Zu erledigen:
1 > Welcher Anteil der Hopfenpflanze gelangt laut dem Text über Hopfen als Baustoff in die Braukessel?
2 > Greifen Sie den Text über Hopfen als Baustoff auf und führen Sie ihn im selben Stil ab dem letzten Satz weiter.

Angezeigter Text:
Eine Branche am Scheideweg
Die Bauindustrie ist weltweit einer der größten Treiber von Umweltschäden. Sie verursacht etwa 40 % der globalen CO₂-Emissionen und ist Hauptverursacher von Ressourcenverbrauch sowie Abfallproduktion. Der Druck, umweltfreundlichere Alternativen zu finden, ist so groß wie nie zuvor. Doch nachhaltige Baustoffe, beispielsweise Dämmplatten aus Schafwolle, Hanf oder Schilfgras, können sich nur schwer gegen ihre günstigen, aber weniger ökologischen Kunststoff-Pendants durchsetzen. Ein Startup aus München zeigt jedoch, dass Innovation und Nachhaltigkeit Hand in Hand gehen können – mit Hopfen.
Vom Bier zum Bauen: Die Idee von HopfON
Es begann mit einer einfachen Frage: Warum wird so viel Hopfenabfall ungenutzt entsorgt? Marlene Stechl und Thomas Rojas Sonderegger, damals Studierende der Architektur und des Bauingenieurwesens an der Technischen Universität München (TUM), waren sich des großen Nachhaltigkeitsproblems der Bauindustrie bewusst. Während eines Seminars zur Materialökologie wurde das Duo auf die Möglichkeit aufmerksam, pflanzliche Abfälle für Bauzwecke zu nutzen. Die Idee war geboren: Hopfenreste, ein Nebenprodukt der Bierproduktion, als Rohstoff für nachhaltige Baumaterialien zu verwenden.
Die beiden fanden schnell Mitstreiter. Mauricio Fleischer Acuña, Betriebswirt und Experte für nachhaltige Unternehmensführung, sowie Matthias Steiger, Biochemiker und Materialforscher, komplettierten das Team. Gemeinsam gründeten sie im Jahr 2021 das Startup HopfON, mit dem Ziel, die weltweit vorhandenen Hopfenabfälle in regional produzierbare und vollständig recycelbare Baustoffe zu verwandeln.
Hopfen als Baustoff: Ein unterschätzter Rohstoff
Hopfen ist vor allem als Zutat für Bier bekannt. In der Hallertau, dem größten Hopfenanbaugebiet der Welt, werden jährlich tausende Tonnen Hopfen geerntet. Aber nur etwa 20 % der Pflanze – die sogenannten Dolden – finden ihren Weg in die Braukessel. Der Rest, bestehend aus Stängeln, Blättern und Schäben, gilt als Abfall und wird meist kompostiert oder verbrannt. Dabei bietet dieses Material Eigenschaften, die es für die Bauindustrie hochinteressant machen.
Hopfen als Baustoff ist leicht, stabil und verfügt über eine faserige Struktur, die ihn ideal für Dämmmaterialien, Schalldämmplatten und Baupaneele macht. Dank seiner natürlichen Resistenz gegen Schimmel und Ungeziefer könnte Hopfen zudem problematische chemische Zusatzstoffe in vielen Baustoffen ersetzen. Nicht zuletzt ist Hopfen in Bayern in großen Mengen verfügbar, was die CO₂-Emissionen durch lange Transportwege erheblich reduziert.

Angezeigte Informationen:
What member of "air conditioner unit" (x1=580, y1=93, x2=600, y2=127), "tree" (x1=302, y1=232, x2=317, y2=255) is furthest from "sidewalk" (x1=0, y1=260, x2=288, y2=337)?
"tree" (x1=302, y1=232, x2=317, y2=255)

Schriftliche Antworten:
1 > Etwa 20 % der Pflanze, nämlich die sogenannten Dolden.

2 >
Von der Idee zum Produkt: Der Weg von HopfON
Das Startup begann zunächst mit kleinen Experimenten. In einer Werkstatt in München wurden Hopfenfasern mit unterschiedlichen Bindemitteln kombiniert, um die besten Materialeigenschaften zu erzielen. Schnell stellte sich heraus, dass die Reststoffe nicht nur als Füllstoff, sondern auch als tragender Bestandteil von Bauplatten verwendet werden konnten. Dies ebnete den Weg für die Entwicklung von Prototypen für Akustikpaneele und Dämmplatten.
Die Herausforderung lag jedoch nicht nur in der Materialentwicklung. Die Logistik war ein weiterer wichtiger Punkt. Hopfen wird nur einmal im Jahr geerntet, was eine sorgfältige Planung der Rohstofflagerung erforderte. Hinzu kam, dass die Hopfenreste oft stark mit Drähten oder Fremdstoffen durchsetzt sind, die während der Verarbeitung entfernt werden müssen. Gemeinsam mit Landwirten und lokalen Maschinenbauern entwickelte HopfON einen Prozess, der die Hopfenreste effizient reinigt und für die Weiterverarbeitung vorbereitet.
Ein erfolgreiches Startup mit Rückenwind
HopfON konnte mit seiner Idee Hopfen als Baustoff zu nutzen bereits renommierte Förderprogramme und Auszeichnungen gewinnen. 2022 erhielt das Team den mit 15.000 Euro dotierten TUM IDEAward, der besonders innovative und nachhaltige Gründungsideen prämiert. Ein Jahr später folgte der TUM Booster Grant, eine finanzielle Unterstützung über 45.000 Euro, die es dem Team ermöglichte, Prototypen herzustellen und die ersten Produktionsprozesse zu skalieren.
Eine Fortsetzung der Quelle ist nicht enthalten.